Cleverson Rosário dos Santos known simply as Cleverson (born  17 December 1983 in Cachoeira do Sul (Rio Grande do Sul), Brazil) is a Brazilian professional footballer who currently plays for Cuiabá Esporte Clube. He usually plays in the attacking midfielder position.

Club career
After stand out and win the Championship by Chapecoense Catarinense 2011, [1] was hired by Cleverson Avaí to operate in the Brazilian Championship Serie A. [2] His debut for the team in Florianopolis, occurred on June 26, 2011 in a game valid for the Brazilian Championship in which Avai was defeated by 1–0 to Fluminense in Ressacada. [3] in his ninth game for Avai Cleverson noted his first goal for the club. It was a beautiful shot from outside the area, [4] scoring the third goal in the game where Avai beat Ceara 3-0 by the Presidente Vargas stadium in Fortaleza. [5]
On October 22, 2011, Cleverson marks a home run.

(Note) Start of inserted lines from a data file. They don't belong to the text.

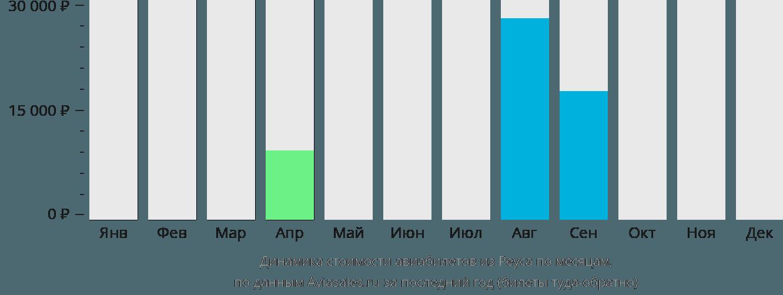 Динамика стоимости авиабилетов из Реуса по месяцам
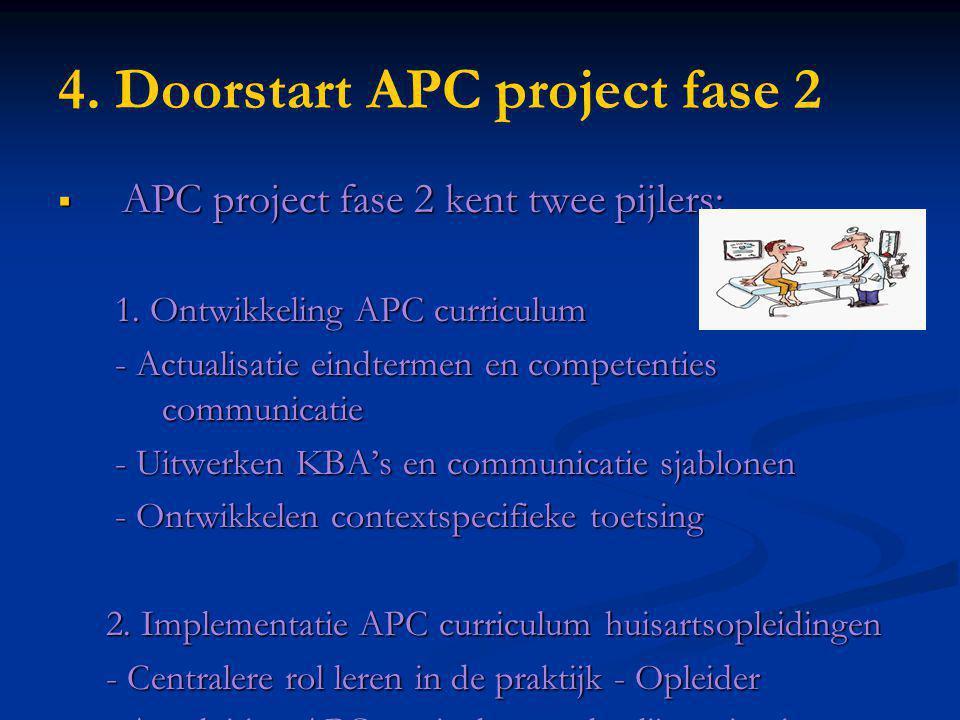 4. Doorstart APC project fase 2  APC project fase 2 kent twee pijlers: 1. Ontwikkeling APC curriculum 1. Ontwikkeling APC curriculum - Actualisatie e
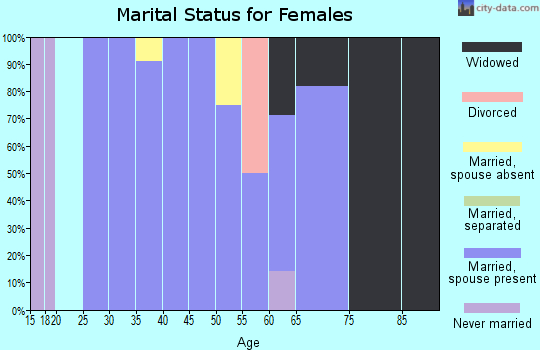 Zip code 84072 marital status for females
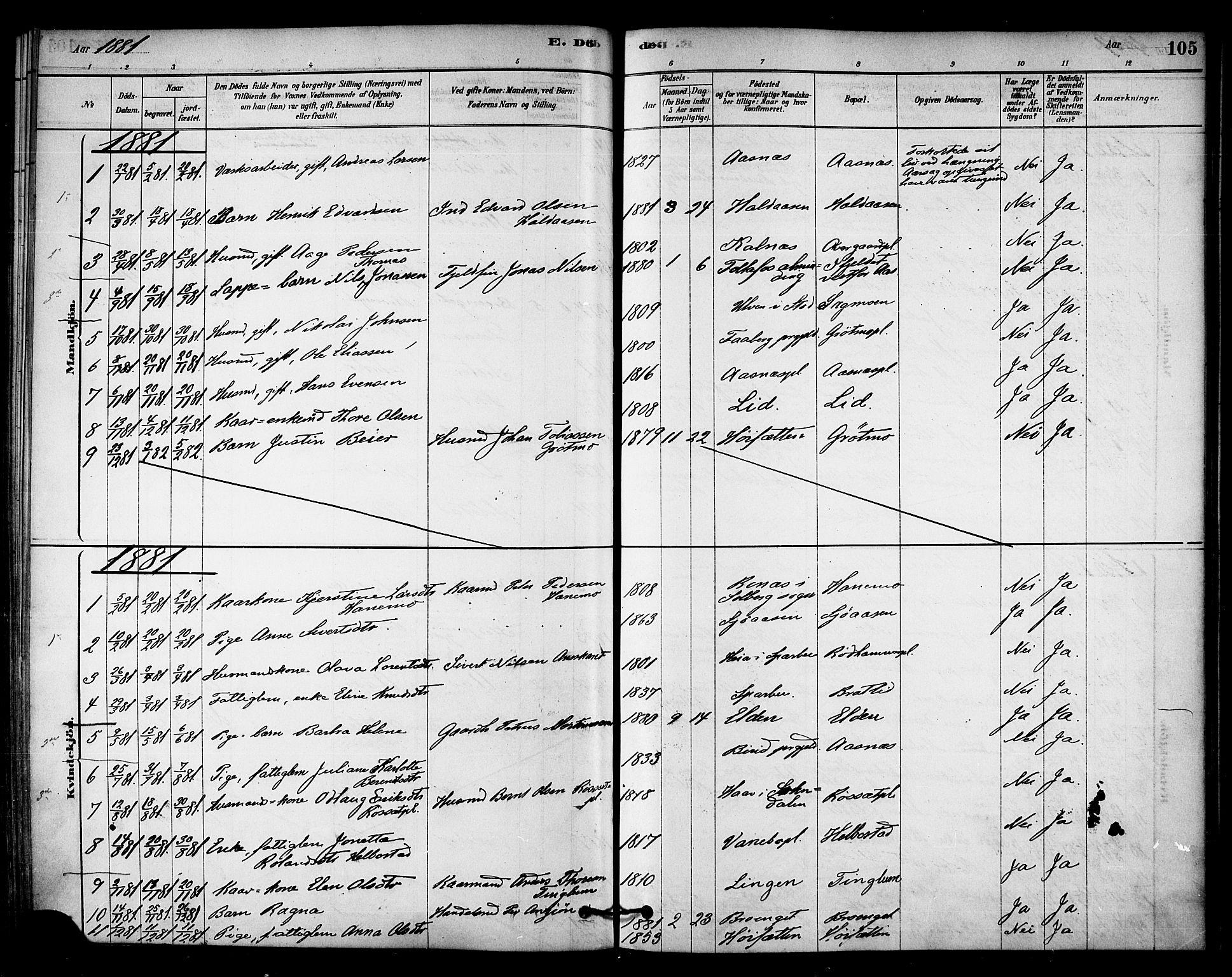 SAT, Ministerialprotokoller, klokkerbøker og fødselsregistre - Nord-Trøndelag, 742/L0408: Ministerialbok nr. 742A01, 1878-1890, s. 105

In the game in which Avai beat Botafogo in Ressacada by 3-2 by the 31st round of the Brazilian Championship, Cleverson marked by bicycle, the second goal of the team. [6] [7] After not much advantage in Avaí in season 2012, Cleverson was negotiated with the Nautical. [8]

On September 23, 2012, its loan agreement with Nautical was terminated and he returned to Avai, to play the last 12 games remaining at Lion Island, in Serie B Brasileirão.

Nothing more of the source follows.